→ **STATED TASK**:
Please copy the entries below word for word, starting at the line that contains "How much space" and ending with the final line of the entries.

------------------------------------------------------------

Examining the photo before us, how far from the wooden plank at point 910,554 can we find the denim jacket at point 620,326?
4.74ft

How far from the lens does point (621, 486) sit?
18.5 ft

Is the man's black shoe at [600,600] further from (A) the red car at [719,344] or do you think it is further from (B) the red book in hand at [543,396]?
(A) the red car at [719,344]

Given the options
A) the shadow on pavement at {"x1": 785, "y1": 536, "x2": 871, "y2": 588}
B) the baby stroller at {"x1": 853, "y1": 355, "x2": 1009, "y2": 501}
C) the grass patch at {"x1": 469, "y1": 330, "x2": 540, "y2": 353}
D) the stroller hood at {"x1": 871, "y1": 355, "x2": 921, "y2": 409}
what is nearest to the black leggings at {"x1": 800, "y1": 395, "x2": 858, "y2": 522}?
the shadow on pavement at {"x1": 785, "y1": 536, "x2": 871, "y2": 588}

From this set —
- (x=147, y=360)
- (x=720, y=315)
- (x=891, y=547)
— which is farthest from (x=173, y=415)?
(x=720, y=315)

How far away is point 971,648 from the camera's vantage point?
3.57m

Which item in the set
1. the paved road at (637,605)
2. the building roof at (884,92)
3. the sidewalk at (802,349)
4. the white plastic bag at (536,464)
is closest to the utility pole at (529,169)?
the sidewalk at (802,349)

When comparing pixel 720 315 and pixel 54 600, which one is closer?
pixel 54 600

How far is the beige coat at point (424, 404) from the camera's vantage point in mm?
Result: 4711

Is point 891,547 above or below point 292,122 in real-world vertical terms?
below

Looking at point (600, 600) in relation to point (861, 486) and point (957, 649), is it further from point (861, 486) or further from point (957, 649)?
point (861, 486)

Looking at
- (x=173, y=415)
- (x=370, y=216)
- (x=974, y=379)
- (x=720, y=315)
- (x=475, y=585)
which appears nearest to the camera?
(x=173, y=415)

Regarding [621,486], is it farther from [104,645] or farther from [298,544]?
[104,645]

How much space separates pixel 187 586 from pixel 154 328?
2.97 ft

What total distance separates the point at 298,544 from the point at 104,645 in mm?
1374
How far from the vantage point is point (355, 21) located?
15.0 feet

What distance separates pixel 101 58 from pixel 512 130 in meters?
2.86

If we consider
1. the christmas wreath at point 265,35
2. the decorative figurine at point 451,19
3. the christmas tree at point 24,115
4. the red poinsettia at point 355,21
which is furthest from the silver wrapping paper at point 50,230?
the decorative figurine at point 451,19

------------------------------------------------------------

→ **EXERCISE OUTPUT**:
How much space separates pixel 187 586 from pixel 154 328?
2.97 ft

What total distance separates the point at 298,544 from the point at 104,645 in mm?
1374
How far from the vantage point is point (355, 21) located?
15.0 feet

What distance separates pixel 101 58 from pixel 512 130 in meters?
2.86

If we consider
1. the christmas wreath at point 265,35
2. the decorative figurine at point 451,19
3. the christmas tree at point 24,115
4. the red poinsettia at point 355,21
which is furthest from the silver wrapping paper at point 50,230?
the decorative figurine at point 451,19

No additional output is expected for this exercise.